## Trecho

● ● ● ● ●

Nuvens de ferro, chuvas de titânio, ventos poderosos: revelado clima de exoplaneta “Júpiter quente”
Cientistas realizam as melhores observações até o momento do lado noite de exoplaneta gigante gasoso do tipo “Júpiter quente” e estudam seus fenômenos climáticos: nuvens de ferro e do mineral corindo, chuvas de titânio, um ciclo da água destrutivo e ventos que assolam sua atmosfera a mais de 5 quilômetros por segundo.
Descoberto em 2015, e nomeado de “WASP-121b”, o exoplaneta possui aproximadamente o dobro do tamanho de Júpiter, e orbita muito próximo a sua estrela hospedeira, localizada a 850 anos-luz da Terra. Dessa forma, essa proximidade lhe concede algumas características especiais: um período de órbita de cerca de 30 horas — um dos mais curtos já observados — e uma “rotação sincronizada” com sua estrela. Isso significa que um de seus lados (“lado dia” ou “lado quente”) sempre estará voltado para ela, enquanto o outro estará permanentemente apontado para o espaço (“lado noite” ou “lado frio”).
Uma equipe de pesquisadores do Instituto de Tecnologia do Massachusetts (MIT, na sigla em inglês; EUA), que já havia pesquisado o “Júpiter quente” antes, utilizou técnicas de espectroscopia para mapear a mudança de temperatura entre os dois lados do planeta e a composição da atmosfera, de acordo com sua altitude. O artigo resultante, o primeiro a estudar o lado noite de um exoplaneta, foi publicado na Nature Astronomy.
“Agora estamos deixando de tirar fotos isoladas de regiões específicas da atmosfera de exoplanetas para estudá-los como os sistemas 3D que realmente são”, afirma Thomas Mikal-Evans. Ele é líder do estudo e pós-doutor no Instituto Kavli para Astrofísica e Pesquisa Espacial do MIT.
Espectroscopia de exoplaneta
No trabalho, os pesquisadores utilizaram duas observações da luz do exoplaneta enquanto percorria duas órbitas, feitas em 2018 e 2019 pelo Telescópio Espacial Hubble. Ao decompor a luz das observações nos comprimentos de onda que a compunham — e analisar suas intensidades específicas — a espectroscopia pode inferir as características de seus materiais.

● ● ● ● ●

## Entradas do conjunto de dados
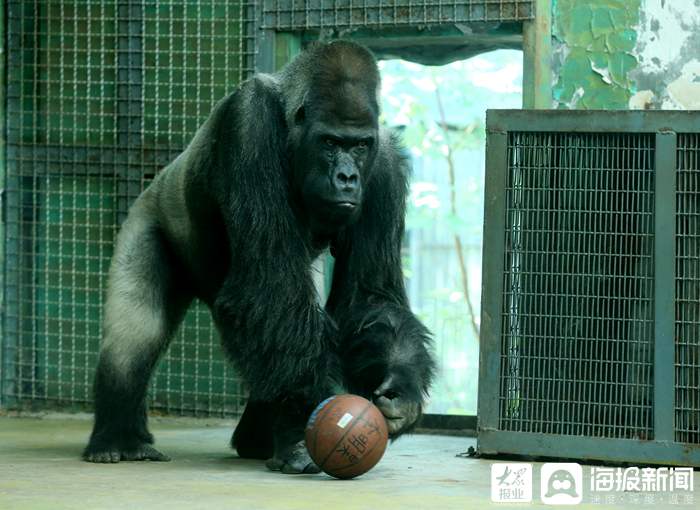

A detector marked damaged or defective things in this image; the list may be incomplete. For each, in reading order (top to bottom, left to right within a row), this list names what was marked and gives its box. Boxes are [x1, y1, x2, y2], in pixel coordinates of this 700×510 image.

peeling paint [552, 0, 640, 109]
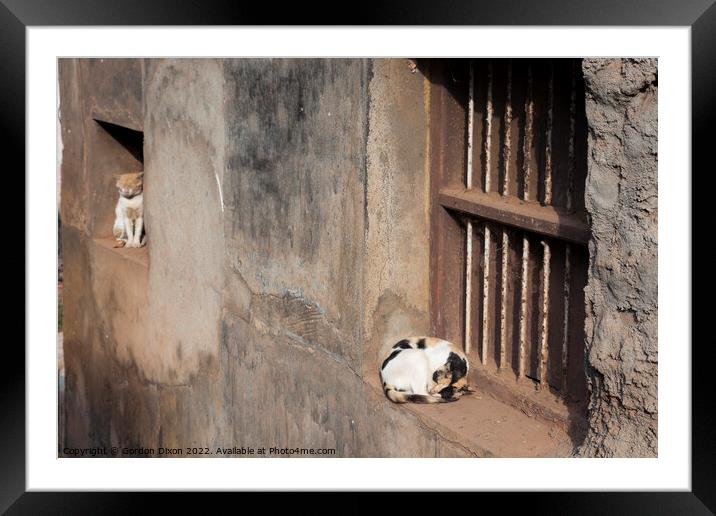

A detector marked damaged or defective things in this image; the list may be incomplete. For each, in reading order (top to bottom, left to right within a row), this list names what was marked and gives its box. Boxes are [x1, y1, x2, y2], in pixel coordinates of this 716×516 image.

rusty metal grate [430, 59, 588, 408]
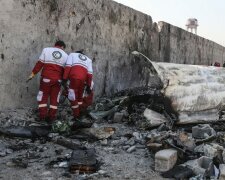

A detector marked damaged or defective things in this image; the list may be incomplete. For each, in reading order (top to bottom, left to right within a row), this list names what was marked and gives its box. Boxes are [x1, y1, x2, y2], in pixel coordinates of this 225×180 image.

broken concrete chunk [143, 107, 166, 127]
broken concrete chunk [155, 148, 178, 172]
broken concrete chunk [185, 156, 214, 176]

● ● ● ● ●

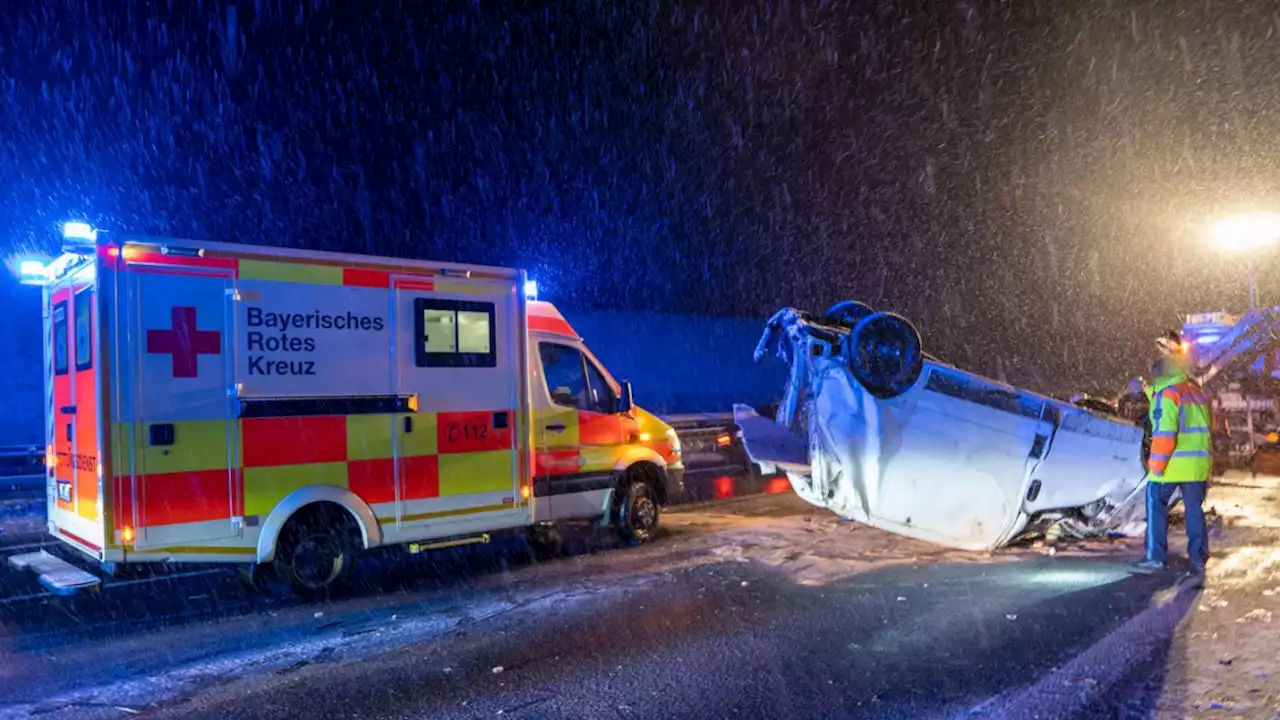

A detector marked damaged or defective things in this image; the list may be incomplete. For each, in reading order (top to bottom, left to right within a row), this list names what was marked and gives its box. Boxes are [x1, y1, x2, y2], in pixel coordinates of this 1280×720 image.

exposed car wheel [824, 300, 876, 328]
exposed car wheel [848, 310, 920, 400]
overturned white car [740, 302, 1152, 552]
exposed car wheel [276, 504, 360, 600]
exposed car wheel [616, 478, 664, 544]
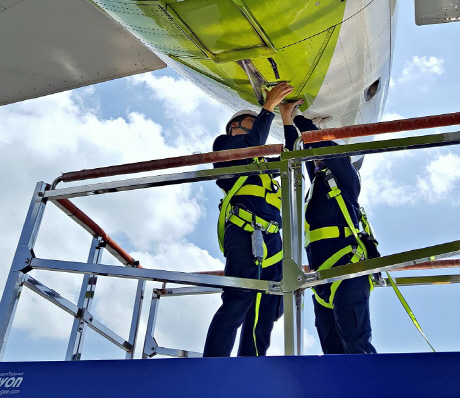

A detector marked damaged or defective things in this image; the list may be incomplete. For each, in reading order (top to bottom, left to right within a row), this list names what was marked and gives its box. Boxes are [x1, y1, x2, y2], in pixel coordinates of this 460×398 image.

● ● ● ● ●

## Suas tarefas
(1) O texto sobre o clima do exoplaneta WASP-121b confirma estas afirmações? (a) O exoplaneta foi descoberto em 2015. (b) Ele tem aproximadamente o triplo do tamanho de Júpiter. (c) As observações usadas no estudo foram feitas pelo Telescópio Espacial Hubble. Responda sim ou não para cada uma, citando literalmente as palavras do texto que decidem a resposta.
(2) Prossiga com o texto sobre o clima do exoplaneta WASP-121b, começando logo após a última frase apresentada.

## Respostas
(1)
(a) Sim: “Descoberto em 2015”.
(b) Não: “possui aproximadamente o dobro do tamanho de Júpiter”.
(c) Sim: “feitas em 2018 e 2019 pelo Telescópio Espacial Hubble”.

(2)
Mas, no caso do lado noite, isso se torna mais difícil. É preciso detectar as sutis alterações na “composição” luminosa desse espectro, enquanto o planeta percorre sua órbita.
“Planetas do tipo Júpiter quente são famosos por ter lados dia muito brilhantes, mas o lado noite é outra história. Para o WASP-121b, o lado noite é 10 vezes mais opaco que seu lado dia”, afirma Tansu Daylan, coautor do estudo. Ele é pós-doutor pelo MIT e faz parte da missão TESS, da NASA.
Uma previsão do tempo diferente
Apesar deste fator complicador, a equipe analisou o ciclo da água do planeta. Enquanto na Terra ele envolve evaporação da água líquida, formação de nuvens e precipitação em chuva, em WASP-121b o ciclo pode ser muito mais destrutivo.
No lado dia, as temperaturas de até 3.000 kelvin (2.727°C) destroem as ligações moleculares da água, separando-a em átomos que são carregados por seu clima explosivo até o lado noite, onde esfriam e voltam a unir-se em H2O. Em seguida, a água gasosa é levada de volta para o lado chamuscado pelo calor da estrela, recomeçando o ciclo.
Os ventos tempestuosos que carregam os átomos entre sua destruição e reformação e não carregam apenas água: nuvens metálicas de ferro e titânio líquido podem se formar no lado noite, junto do mineral corindo — o mesmo que compõe safiras e rubis. Quando essas nuvens são arrastadas até o lado dia, as substâncias são vaporizadas e, quando voltam a condensar no lado noite, podem formar precipitações exóticas — talvez até chuvas de pedras preciosas líquidas das nuvens de corindo.
“Com essa observação, realmente estamos obtendo uma visão global da meteorologia de um exoplaneta”, afirma Mikal-Evans.
Temperaturas e turbulências
Ao rastrear a presença de vapor de água em vários níveis do exoplaneta, os pesquisadores puderam também avaliar as diferenças de temperatura de acordo com a altitude.
“Nós vimos essa presença de água e mapeamos como mudava em diferentes partes da órbita do planeta”, explica Mikal-Evans. “O processo guarda informações de como está a temperatura do planeta em função de sua altitude”.
O grupo concluiu que as temperaturas no lado dia variavam entre 2.500 K (2227°C), nas camadas mais profundas que puderam observar, e 3.500 K na superfície gasosa. Porém, no lado noite, a tendência era oposta: 1.800 K na camada mais profunda, e 1.500 K na superfície — um fenômeno chamado de “inversão térmica”.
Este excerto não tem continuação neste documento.